While throughout the history of Canada influenza mortality has generally been low, some epidemics occurred during outbreaks of typhus or other diseases. Since the 1918 influenza pandemic, scientific discoveries have rendered infectious diseases less deadly (see 1918 Spanish Flu in Canada). Recent influenza epidemics, for example, have caused much sickness but few deaths. Health Canada reports that immunizing high-risk persons, such as the elderly and very young, before each influenza season is the most effective measure for reducing influenza-related complications.
In 1710, a disease known today as yellow fever, arrived in the port of Québec from the West Indies. The vector insect is Stegomya fasciata. This mosquito found the heat and humidity on board ship ideal for its reproduction and infected the vulnerable passengers with the dangerous virus. The sick sailors were taken to Hôtel-Dieu in Québec, where they died — as did six nurses and 12 priests. The epidemic must have claimed many victims, but the exact number is unknown. Once winter came, the insect and its disease both disappeared. There do not seem to have been any other such epidemics in Canada, even if a few sporadic cases occurred in the country's port cities. The Canadian government has on occasion declared quarantine against American ports where the disease has raged.
Baie Saint-Paul Disease
In 1773, a mysterious disease appeared in the Baie Saint-Paul area that spread through neighbouring parishes and finally reached the Montreal region. Its symptoms included buccal (cheek lining) ulcers, pain in the limbs and finally the destruction of the bones of the nose, the palate, the gums and the appearance of swellings on the head, the clavicles and the bones of the limbs. Men, women and children were all afflicted. After some hesitation and discussion, medical opinion decided that this malady, known as the Baie Saint-Paul disease, was a form of syphilis (see Sexually Transmitted Infections).

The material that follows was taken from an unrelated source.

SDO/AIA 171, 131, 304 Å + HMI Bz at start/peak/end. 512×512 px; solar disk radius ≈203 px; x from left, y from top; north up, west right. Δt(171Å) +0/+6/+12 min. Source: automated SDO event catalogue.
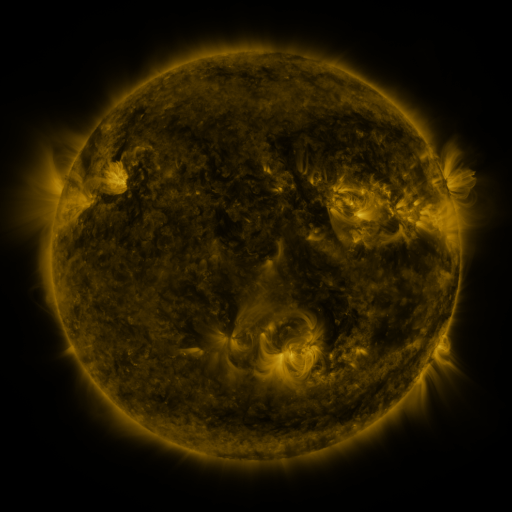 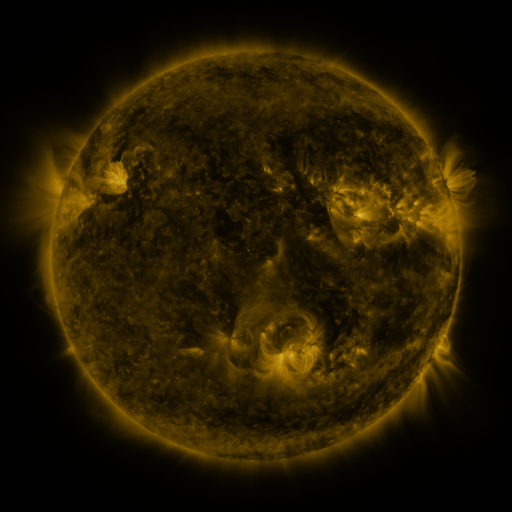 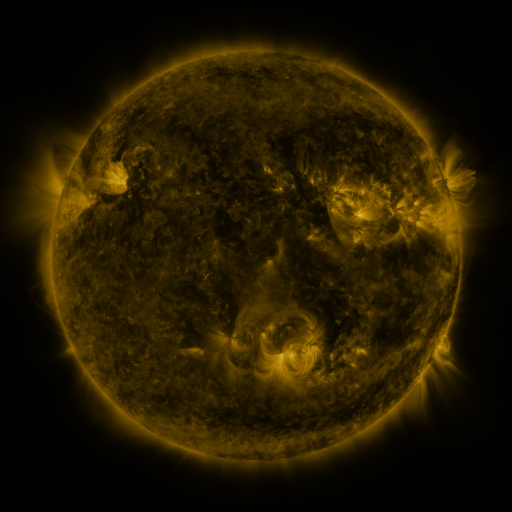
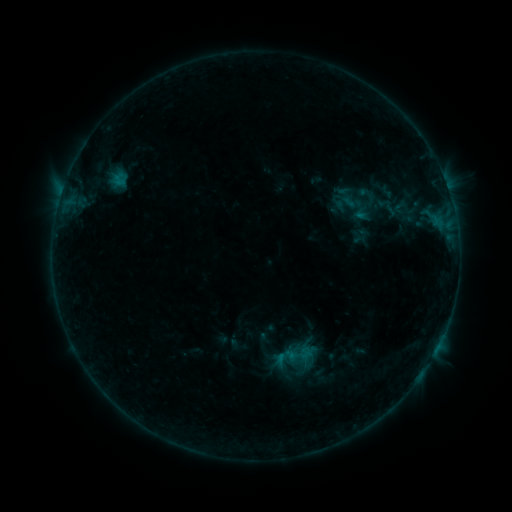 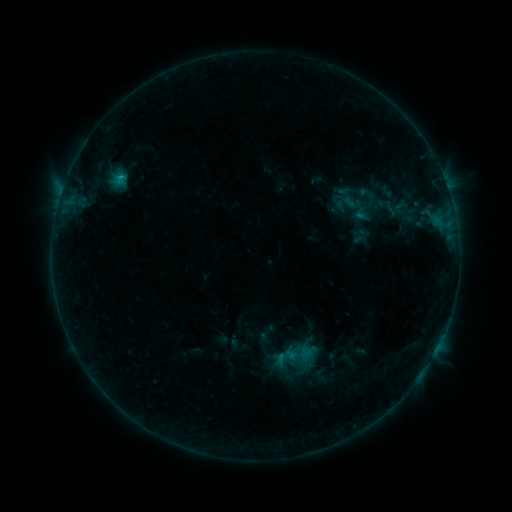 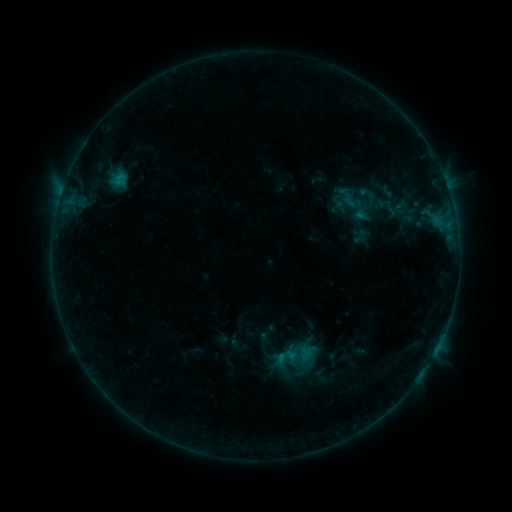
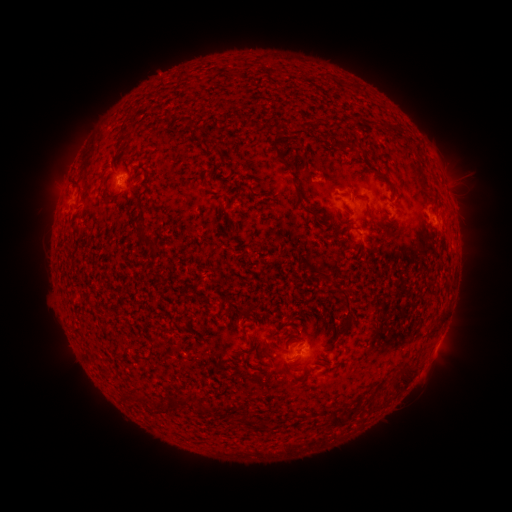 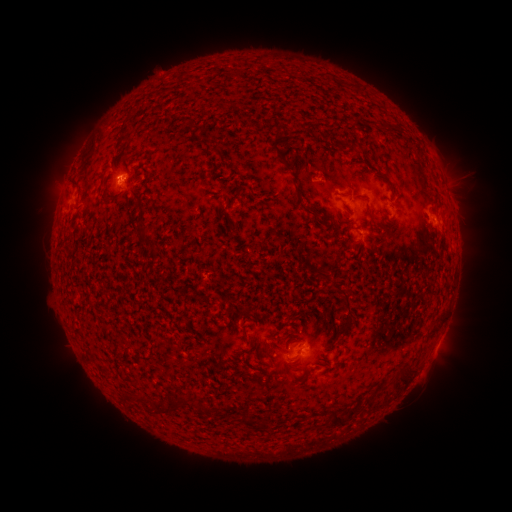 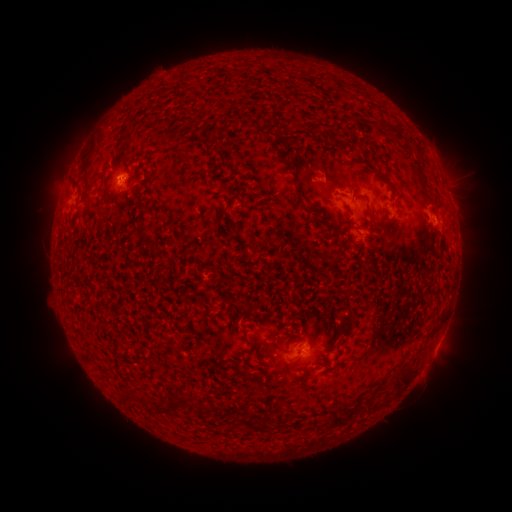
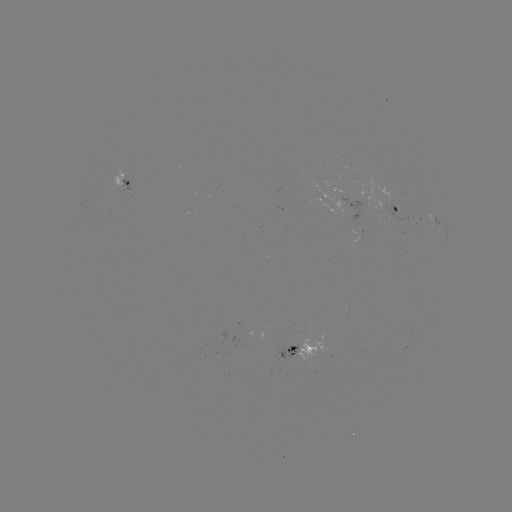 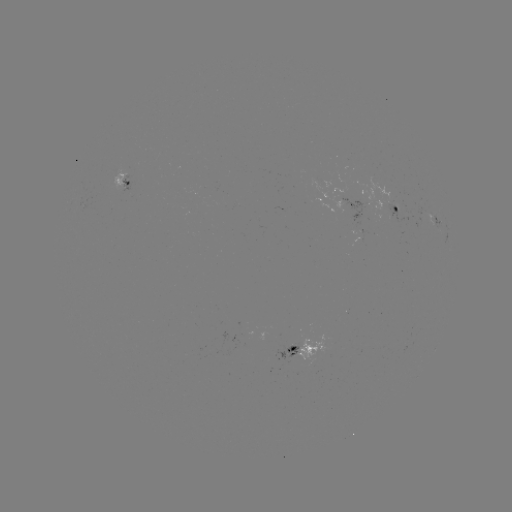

Severe Acute Respiratory Syndrome (SARS)
Canada experienced an outbreak of severe acute respiratory syndrome (SARS) in 2003. SARS is an infectious disease caused by a coronavirus (SARS-CoV). It was unknown until a worldwide outbreak of the disease in 2002–03. Coronaviruses usually cause mild illnesses such as the common cold. The coronavirus that causes SARS, however, is more virulent. This means that it is better able to overcome the body’s defences.
The first case of SARS was reported in China in November 2002. The virus then spread to more than 20 countries, including Canada. Global travel helped to quickly spread the disease. According to the WHO, 8,096 people worldwide were infected during the outbreak (from 1 November 2002 to 31 July 2003). Of these, 774 died.
In Canada, the outbreak was largely centred in Toronto. It was mostly contained to hospitals, where health-care workers, the elderly and those with pre-existing illnesses ill were most at risk. During the outbreak, thousands of Canadians were quarantined. Many of these people voluntarily quarantined themselves in their homes. Airports in Toronto and Vancouver screened travellers for high fever. In total, there were 438 probable cases of SARS in Canada, resulting in 44 deaths. (See also SARS in Canada.)
See also: Tuberculosis
Epidemic – A widespread outbreak of an infectious disease in a population at a particular time.
Quarantine – The separation of an individual, or a group of people, from a surrounding population and the restriction of their movement to prevent the introduction and spread of a disease.
Virus – An organism, too small to be seen with a typical microscope, that can multiply inside the cells of its host and usually causes disease.